I thought the heat input from powering the cooling pad with the laptop itself would have minimal effect?

:~
Sorry wrong. That power is going to add to the heat your laptop produces.

why make them that way?

Because the designers had no idea you were going to do this.

So designers had no idea that people would power their laptops cooling pads with their laptops? Sorry I'm finding this hard to believe especially considering that it is clearly indicted in the manual/pamphlet that it was intended to be powered like that. Don't get me wrong though I understand how it cause heat, I'll mod the pad to use another power source and see how much it helps.

Sorry I'm finding this hard to believe especially considering that it is clearly indicted in the manual/pamphlet that it was intended to be powered like that.

This is your cooler pamphlet not your lap top pamphlet.
Personally I find it a ridiculous product for this very reason. The fan bit fine but a pelter cooler needs to be properly integrated into a system not a bolt on.

This is your cooler pamphlet not your lap top pamphlet.

Sorry I thought you meant the designers of the cooling pad, not the designers of the laptop. My mistake.

Thanks a lot for the help! I am going to mod the cooling pad so that it has an independent power source, and take it from there.

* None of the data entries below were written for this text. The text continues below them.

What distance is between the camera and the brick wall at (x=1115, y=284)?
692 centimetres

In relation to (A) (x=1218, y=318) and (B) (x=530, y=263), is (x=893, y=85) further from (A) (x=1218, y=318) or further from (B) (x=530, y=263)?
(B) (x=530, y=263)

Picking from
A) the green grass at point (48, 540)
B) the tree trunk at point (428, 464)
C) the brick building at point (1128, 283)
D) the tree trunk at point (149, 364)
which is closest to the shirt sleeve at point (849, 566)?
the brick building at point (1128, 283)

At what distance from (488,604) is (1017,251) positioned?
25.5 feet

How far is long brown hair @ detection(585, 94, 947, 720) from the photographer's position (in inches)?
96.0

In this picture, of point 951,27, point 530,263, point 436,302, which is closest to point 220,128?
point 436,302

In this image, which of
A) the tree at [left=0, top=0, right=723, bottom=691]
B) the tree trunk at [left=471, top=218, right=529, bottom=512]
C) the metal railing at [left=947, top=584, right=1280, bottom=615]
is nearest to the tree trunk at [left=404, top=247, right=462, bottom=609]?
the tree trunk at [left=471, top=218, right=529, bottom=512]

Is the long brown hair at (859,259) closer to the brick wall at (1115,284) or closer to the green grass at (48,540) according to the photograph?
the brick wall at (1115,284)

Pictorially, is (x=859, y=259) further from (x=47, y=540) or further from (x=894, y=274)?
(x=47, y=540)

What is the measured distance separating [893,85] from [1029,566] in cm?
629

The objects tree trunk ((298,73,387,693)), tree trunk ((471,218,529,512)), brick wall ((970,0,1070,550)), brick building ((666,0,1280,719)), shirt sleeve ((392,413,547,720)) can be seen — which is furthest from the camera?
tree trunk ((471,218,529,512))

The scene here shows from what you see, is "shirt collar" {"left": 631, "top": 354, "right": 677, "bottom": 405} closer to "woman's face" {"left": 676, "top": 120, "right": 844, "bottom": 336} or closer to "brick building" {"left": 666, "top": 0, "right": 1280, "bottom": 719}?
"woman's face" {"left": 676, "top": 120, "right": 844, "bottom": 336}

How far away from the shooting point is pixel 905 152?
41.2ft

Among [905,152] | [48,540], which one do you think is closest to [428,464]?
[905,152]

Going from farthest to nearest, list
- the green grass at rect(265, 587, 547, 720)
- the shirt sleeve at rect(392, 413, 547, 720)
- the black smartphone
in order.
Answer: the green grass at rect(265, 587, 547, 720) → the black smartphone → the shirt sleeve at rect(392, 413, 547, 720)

You often find cheap USB peripherals like this are designed in the far east where they are more interested in designing something to sell rather than something useful.

Well, there's Peltier wafers. But I haven't seen one of those used since 486's and early Pentiums.

Industraplate, of Wilmington, Delaware, USA does plate copper directly to aluminum. 302-654-5210

A bi-metal junction will pass heat from the better conductor into the lesser quite well. That's why copper-clad steel pans work so well. The higher Fermi Level of the better conductor actually pushes electrons into the lesser side.

You might also want to look into Seebeck Current as a way to facilitate heat transfer but I dunno if you can make that work for your laptop. People have used it to power electromagnets (apparently since the 1830's but I've seen one Seebeck Motor on Youtube) but it's also a really good passive heat transfer method.

Once done with that, look up the Peltier and Thomson Effects.

Yes I think the cooling pad we are talking about is a Peltier pad with a fan.

My laptop is a 133MHz Thinkpad that I use to read ebooks with.